Надо было спасать собственную шкуру, и Иван Захарович после беседы с дворником на следующее же утро имел конфиденциальное совещание с письмоводителем участка в трактире.
Результатом всех этих конференций было то, что Иван Захарович к вечеру того же дня съехал с квартиры и был отмечен выбывшим за город.
Таким образом, когда дня через три после посещения княгини заведения Ивана Захаровича в участке было получено строжайшее предписание о производстве немедленного дознания, – Ивана Захаровича не оказалось, и розыски его в городе не увенчались успехом.
Он уже был в Москве и намеревался там заняться другой профессией – открыть питейное заведение.
Супруга его осталась в Петербурге, чтобы распродать вещи, а затем приехать к мужу…
Но Иван Захарович напрасно писал своей Машеньке умоляющие письма. Она не ехала к нему.
XX
В этот вечер "граф", несмотря на дьявольский холод, не очень-то располагающий людей к благотворительности, "работал" довольно недурно.
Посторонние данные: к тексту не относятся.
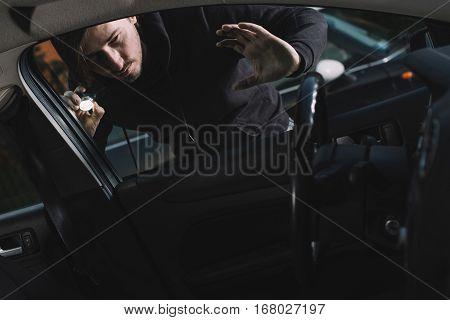 Auto Thief Looking To Car Interior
Какой-то студент, к которому "граф" обратился с просьбой "ссудить его гривенником", взглянув при свете фонаря на страшно изможденное лицо "графа" с лихорадочно блестевшими глазами, как-то торопливо опустил руку в карман своего теплого пальто и, кладя в руку "графа" несколько серебряных монеток, участливо проговорил:
– Вы в больницу бы пошли…
– Вы полагаете, молодой человек? Очень благодарен за помощь и за совет. Очень!..
И, приложившись к цилиндру, "граф" побрел далее.
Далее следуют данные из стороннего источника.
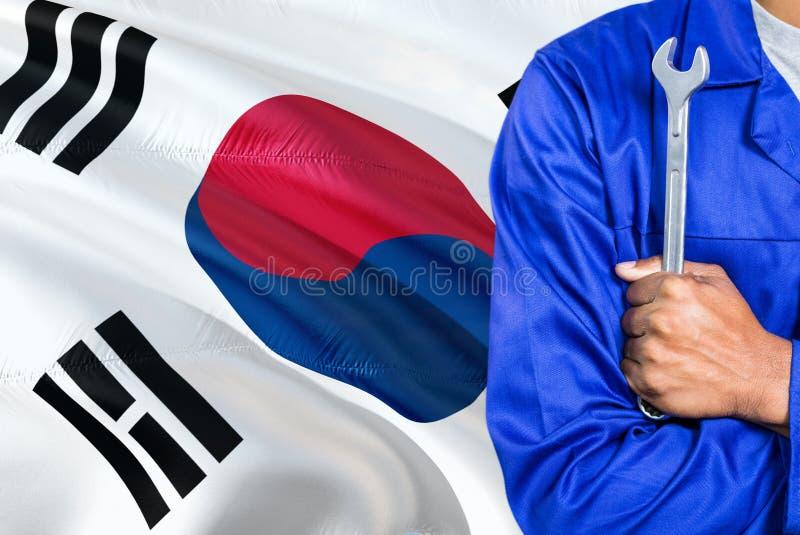 Ο νοτιοκορεατικός μηχανικός μπλε σε ομοιόμορφο κρατά το γαλλικό κλειδί στο κυματίζοντας κλίμα σημαιών της Νότιας Κορέας Διασχισμέ στοκ φωτογραφίες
"В самом деле, этот студент, пожалуй, и прав!" – горько усмехнулся он, чувствуя, как холод прохватывает его всего, как ноет грудь и ломит все тело.
"Неужто машина окончательно испорчена?!" – с тоскою думал он и, пересиливая боль, продолжал свой путь, озирая зорким взглядом проходящих.
– Madame! Quelques sous, s'll vous plait? – произнес он, нагоняя какую-то даму.
И та, взглянув на "графа", торопливо вынула из портмоне двугривенный и подала ему.
"Положительно, вид мой внушает сегодня сочувствие… Должно быть, я похож на умирающего… Если б умирающие могли ходить по улицам – они собирали бы себе на приличные похороны!" – размышлял "граф" в каком-то угрюмом озлоблении.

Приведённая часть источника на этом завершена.